One of these incomplete understandings — one that drives university-level mathematicians like Keith Devlin head-banging mad — is MIRA, or the idea that Multiplication Is Repeated Addition. Their argument is that this is such a stunted understanding of multiplicative reasoning that it threatens to undermine the very foundations of civilization, dammit.

But in truth, like the idea of the tooth fairy or Santa Claus, MIRA does have a legitimate place in a child's generative mathematical development — as long as his or her teachers understand that, like the idea of the tooth fairy, it is an incomplete understanding that is meant to be expanded upon into a much richer and more scalar concept of multiplication.

The place where I am finding MIRA to be an extremely useful tool is with Algebra 1 students making their first forays into the abstractions of algebraic reasoning, which is to say, in dealing with polynomial arithmetic. I say this because young adolescents are such

*intensely* concrete thinkers. When I ask them to consider combining like terms such as 5 elephants and 3 elephants, they can easily understand what I am asking for. But the moment we start investigating the idea of combining 5x^2 and 3x^2, their heads explode. Things only get worse when they are asked to combine 5x^2, 3x^2, and 6x^3. It seems like they forget everything they have ever known about the combining of like terms, and they start adding or multiplying exponents and or worse things than most of you can imagine.

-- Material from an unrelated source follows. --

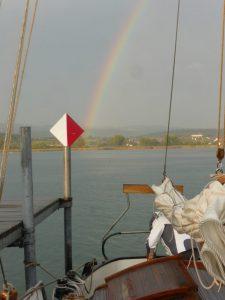 Regenbogen über dem Heck der Seewiefke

This is the place where some teachers find algebra tiles to be helpful. But I find that algebra tiles have a grammar and a rhetoric of their own that is not easily extensible into polynomial arithmetic beyond quadratic thinking. Also with their color-coding, they also add in moving parts I find my students are not yet ready to think about.

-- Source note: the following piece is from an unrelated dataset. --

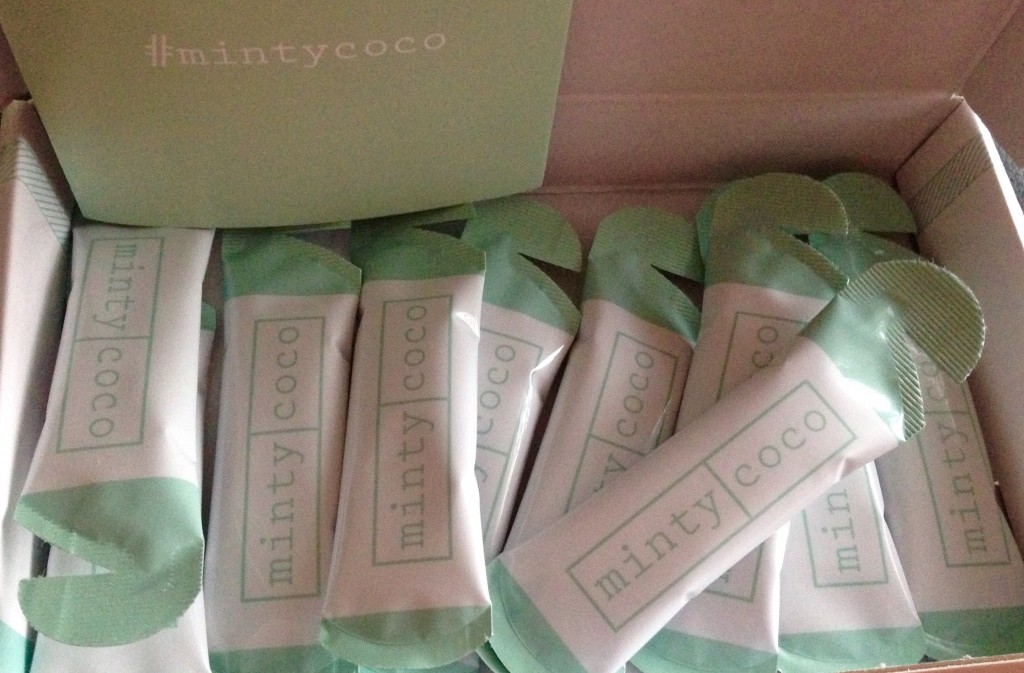 Minty Coco Natural Teeth Whitening | Review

But guide their attention away from abstraction for a moment, and ask them what happens if they combine 5 dogs and 6 apples. They understand the logic of ConcreteLand completely. In this case, I have found, getting them to think about 5x^2 the way they think about 5 dogs and about 6x^3 the way they think about 6 apples, and their conceptual understanding shoots through the roof. I can even use Brahmagupta's idea of "fortunes, debts, and ciphers" (positive numbers, negative numbers, and zero) to help students think about what happens in a trading economy where I might "owe them" 3 dogs (or 3 x^3) as we barter our algebraic quantities away for each other's lunch components.

Students still need a lot of practice and experience with this whole crazy abstract insanity to cement their understanding in place, and they can be expected to relapse several times into believing that they need to add exponents instead of thinking about coefficients as quantifiers. But eventually the idea of quantifying (and if need be, combining) x^2s the way they count and quantify dogs or apples gives them a surer footing as they begin to construct a new and deeper understanding of multiplying variables. And

*that* is something I can eventually build a rich and scalar concept of multiplication on top of — on that would be appropriate to eventually deliver to Professor Devlin's lecture hall.

I do this knowing that even within a few months, this conceptual framework will be revised and replaced with other incomplete understandings many times over. But I do so knowing that I am teaching my students how to learn by giving them tools for understanding how to build tools that help them understand what the heck they are doing.